[Start of Attachment]

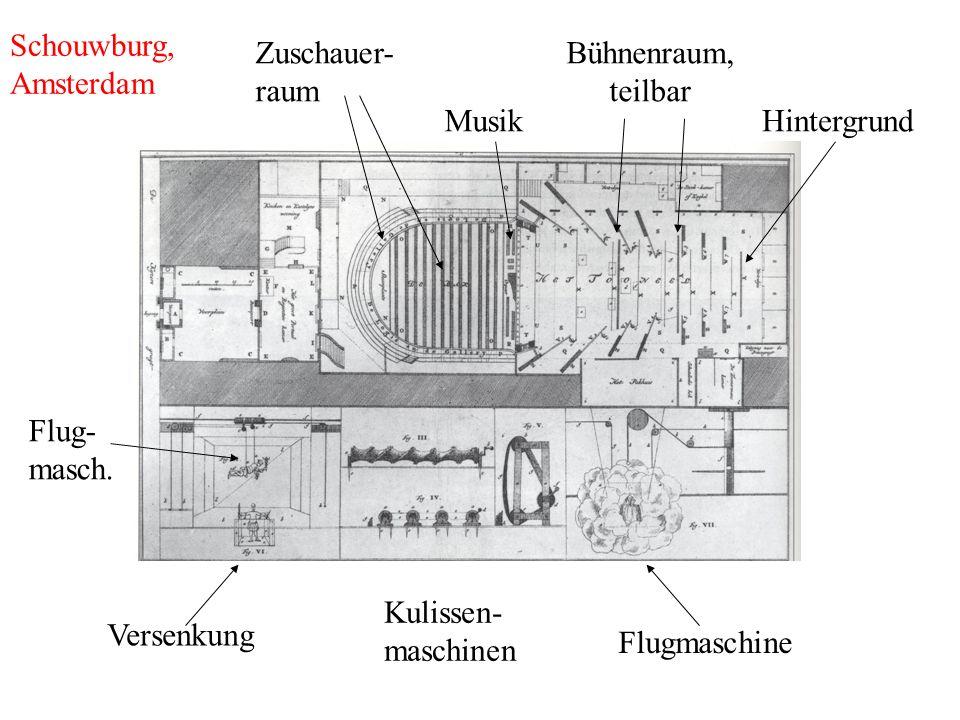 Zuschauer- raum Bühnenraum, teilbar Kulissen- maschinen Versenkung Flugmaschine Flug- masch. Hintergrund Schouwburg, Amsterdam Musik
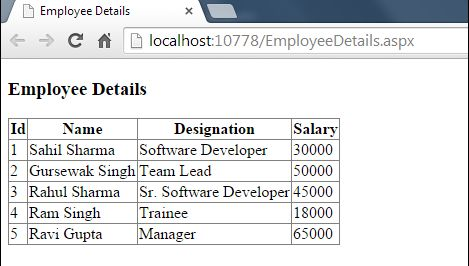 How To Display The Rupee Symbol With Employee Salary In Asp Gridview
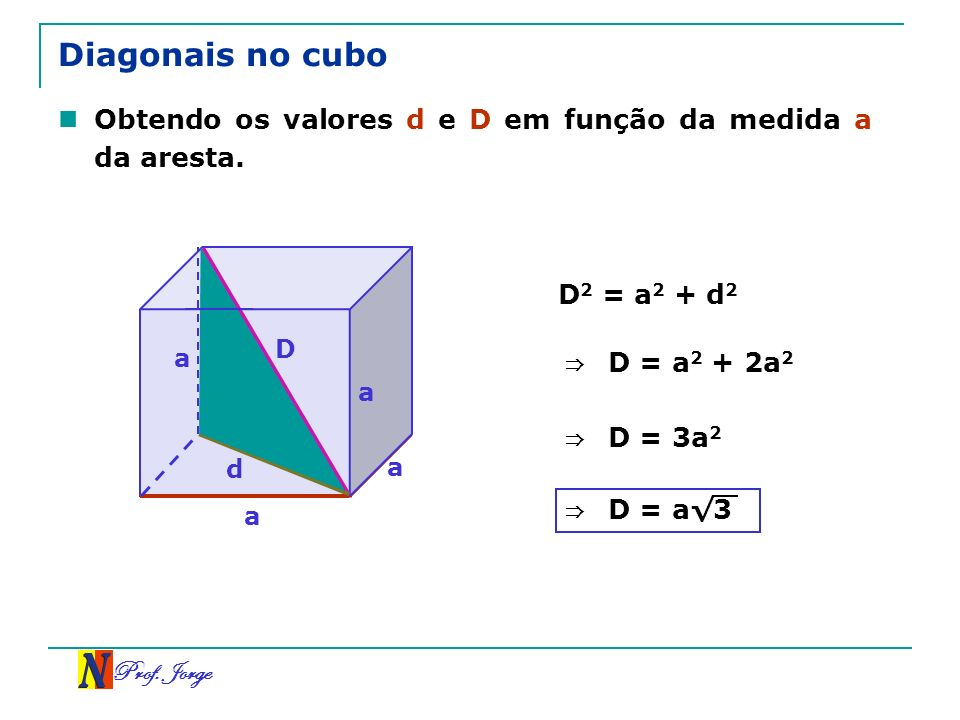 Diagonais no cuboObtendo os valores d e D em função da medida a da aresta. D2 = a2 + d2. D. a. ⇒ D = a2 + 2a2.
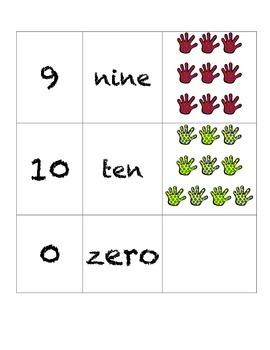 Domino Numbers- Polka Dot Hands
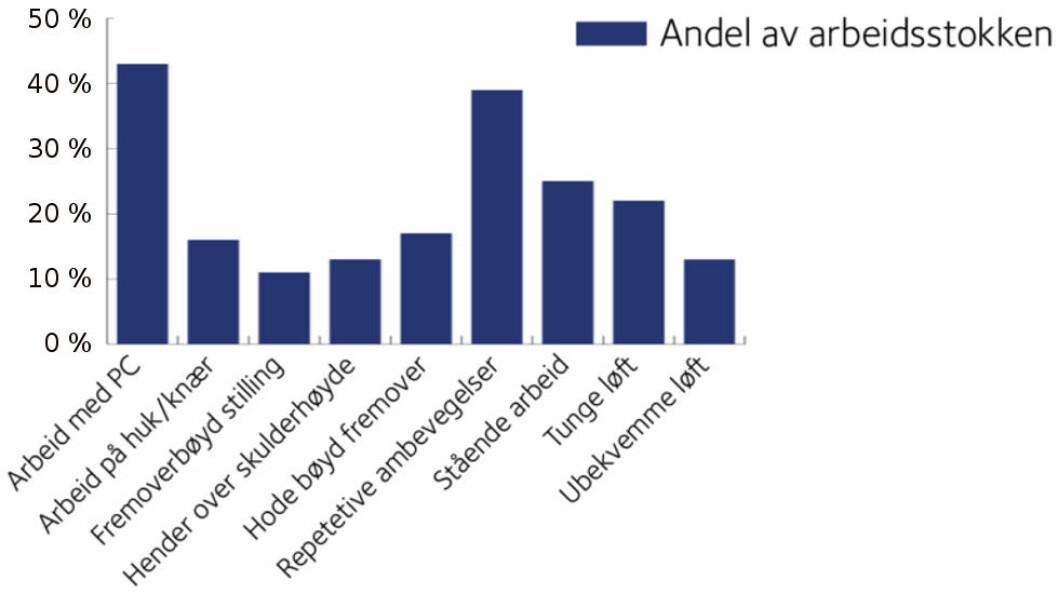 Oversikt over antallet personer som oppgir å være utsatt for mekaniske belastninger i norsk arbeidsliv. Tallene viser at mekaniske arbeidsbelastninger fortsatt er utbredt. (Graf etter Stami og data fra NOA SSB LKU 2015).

[End of Attachment]

§ EXERCISE:
Please copy the data above character for character, skipping any pictures.

§ SOLUTION TO THE EXERCISE:
 Zuschauer- raum Bühnenraum, teilbar Kulissen- maschinen Versenkung Flugmaschine Flug- masch. Hintergrund Schouwburg, Amsterdam Musik
 How To Display The Rupee Symbol With Employee Salary In Asp Gridview
 Diagonais no cuboObtendo os valores d e D em função da medida a da aresta. D2 = a2 + d2. D. a. ⇒ D = a2 + 2a2.
 Domino Numbers- Polka Dot Hands
 Oversikt over antallet personer som oppgir å være utsatt for mekaniske belastninger i norsk arbeidsliv. Tallene viser at mekaniske arbeidsbelastninger fortsatt er utbredt. (Graf etter Stami og data fra NOA SSB LKU 2015).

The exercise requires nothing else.